TASK DETAILS: Only the lines below from the one containing "Shine Bright Like a Diamond ポストカード" through the one containing "The whole infrastructure" belong in the answer, repeated exactly and without pictures.

INPUT MATERIAL:
........

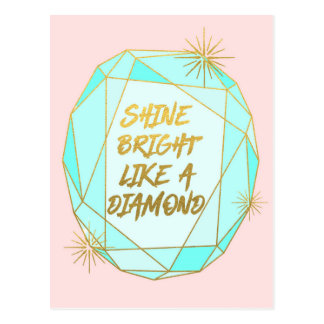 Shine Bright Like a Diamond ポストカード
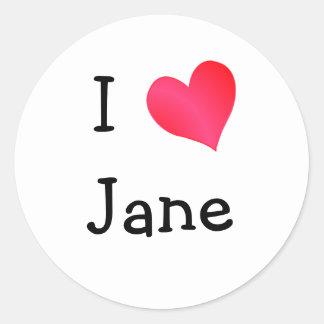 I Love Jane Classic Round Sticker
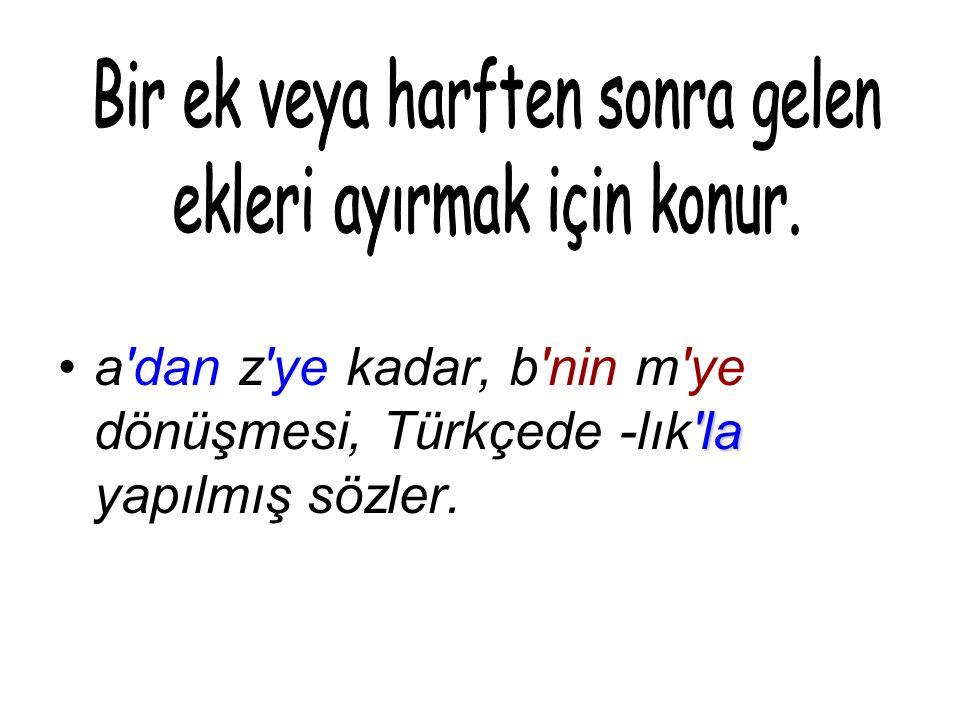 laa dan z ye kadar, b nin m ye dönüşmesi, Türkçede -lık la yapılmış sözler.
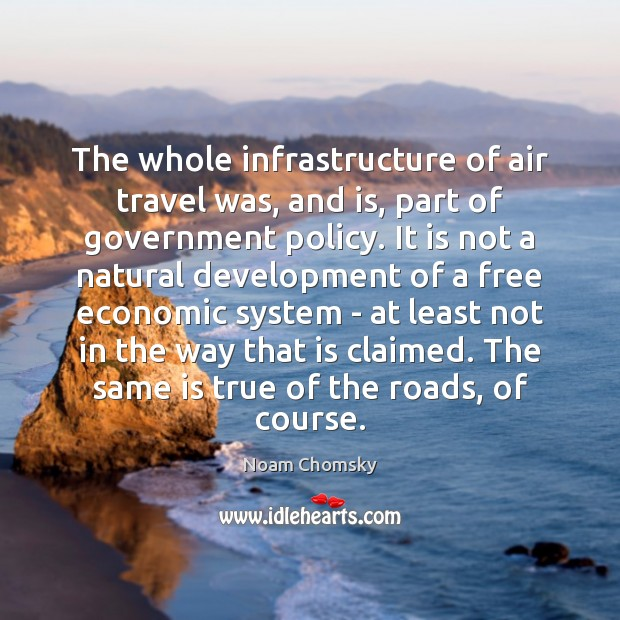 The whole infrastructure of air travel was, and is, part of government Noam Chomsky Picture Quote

........

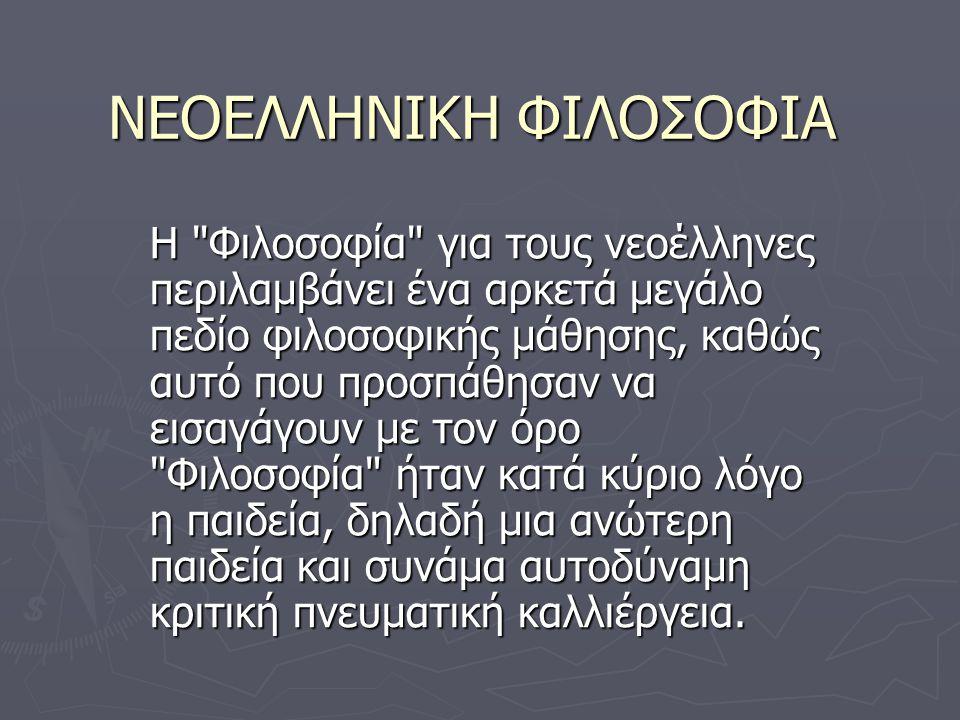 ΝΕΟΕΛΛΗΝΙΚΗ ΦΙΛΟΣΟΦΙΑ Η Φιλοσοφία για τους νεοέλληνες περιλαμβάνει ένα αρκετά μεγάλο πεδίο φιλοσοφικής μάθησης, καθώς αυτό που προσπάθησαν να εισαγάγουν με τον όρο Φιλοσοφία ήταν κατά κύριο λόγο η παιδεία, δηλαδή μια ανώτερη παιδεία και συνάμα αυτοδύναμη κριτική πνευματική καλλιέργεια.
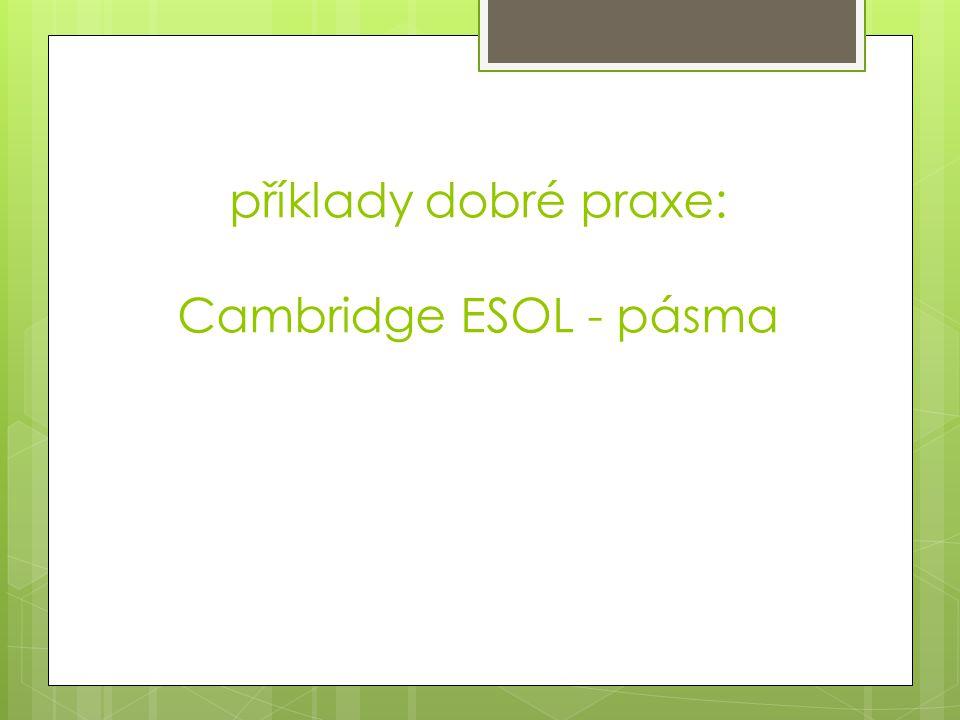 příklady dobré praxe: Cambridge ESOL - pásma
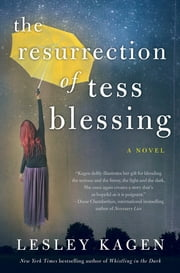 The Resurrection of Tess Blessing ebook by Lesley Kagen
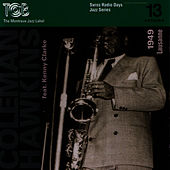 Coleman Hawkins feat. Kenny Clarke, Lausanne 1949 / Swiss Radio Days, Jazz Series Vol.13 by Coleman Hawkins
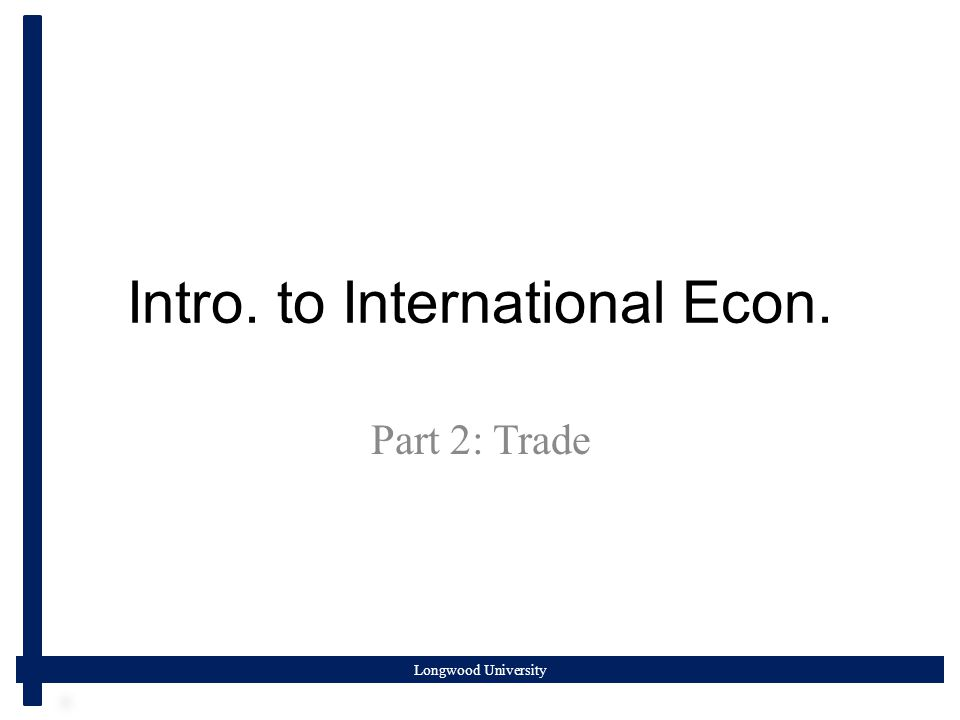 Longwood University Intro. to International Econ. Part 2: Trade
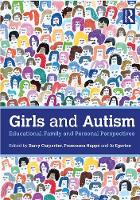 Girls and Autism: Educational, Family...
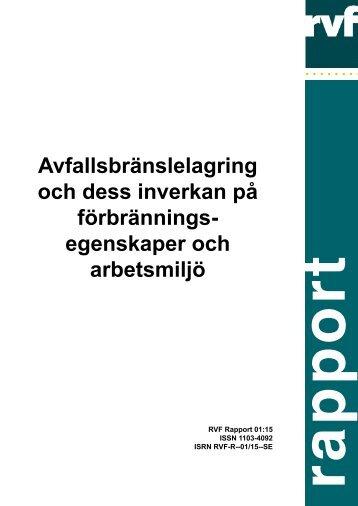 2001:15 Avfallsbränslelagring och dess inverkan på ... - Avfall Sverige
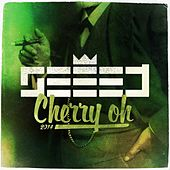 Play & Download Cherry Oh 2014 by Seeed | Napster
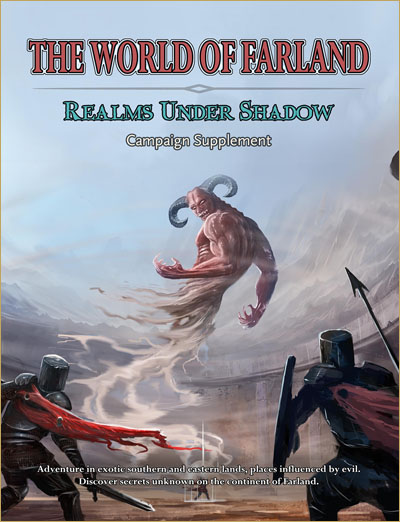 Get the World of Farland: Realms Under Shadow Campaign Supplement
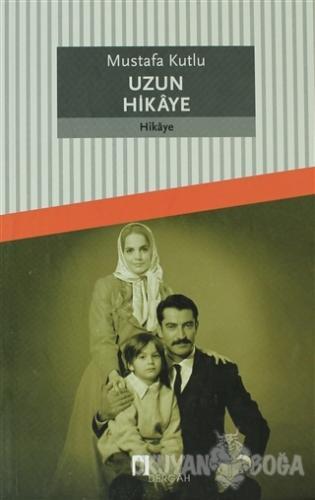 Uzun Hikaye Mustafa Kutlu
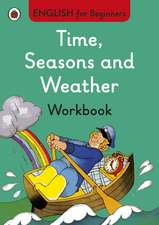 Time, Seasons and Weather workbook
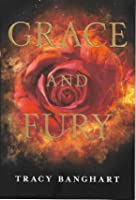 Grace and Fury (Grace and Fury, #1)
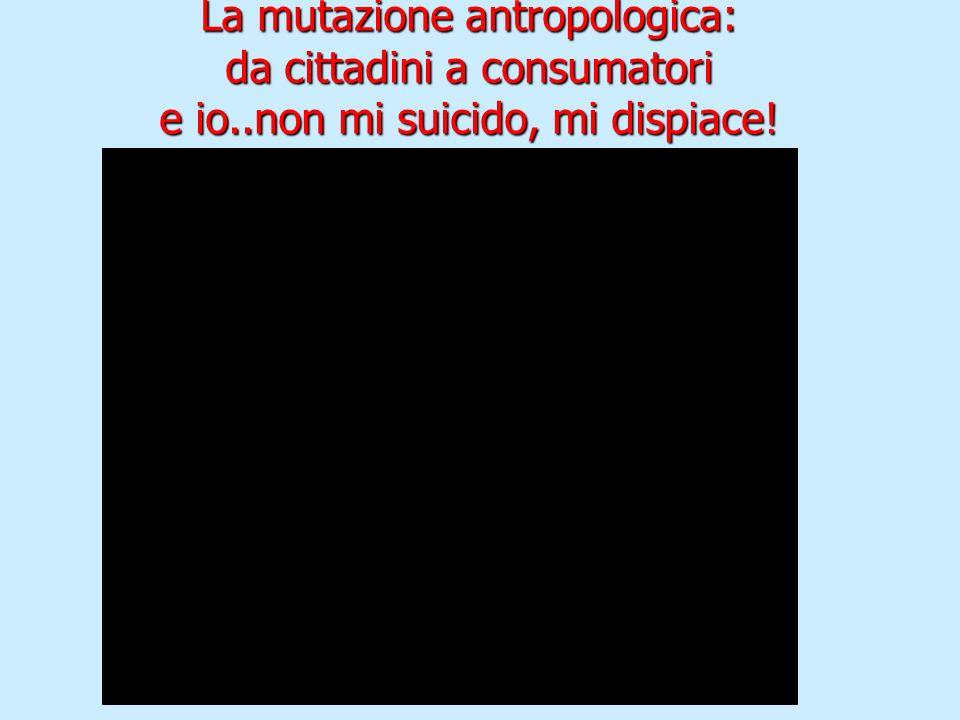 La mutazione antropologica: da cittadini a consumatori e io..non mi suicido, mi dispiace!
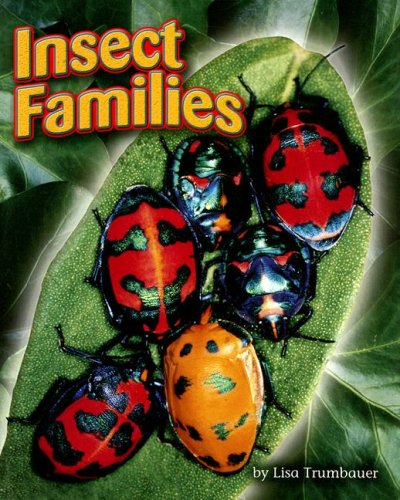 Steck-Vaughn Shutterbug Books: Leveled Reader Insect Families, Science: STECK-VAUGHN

........

RESULT:
 Shine Bright Like a Diamond ポストカード
 I Love Jane Classic Round Sticker
 laa dan z ye kadar, b nin m ye dönüşmesi, Türkçede -lık la yapılmış sözler.
 The whole infrastructure of air travel was, and is, part of government Noam Chomsky Picture Quote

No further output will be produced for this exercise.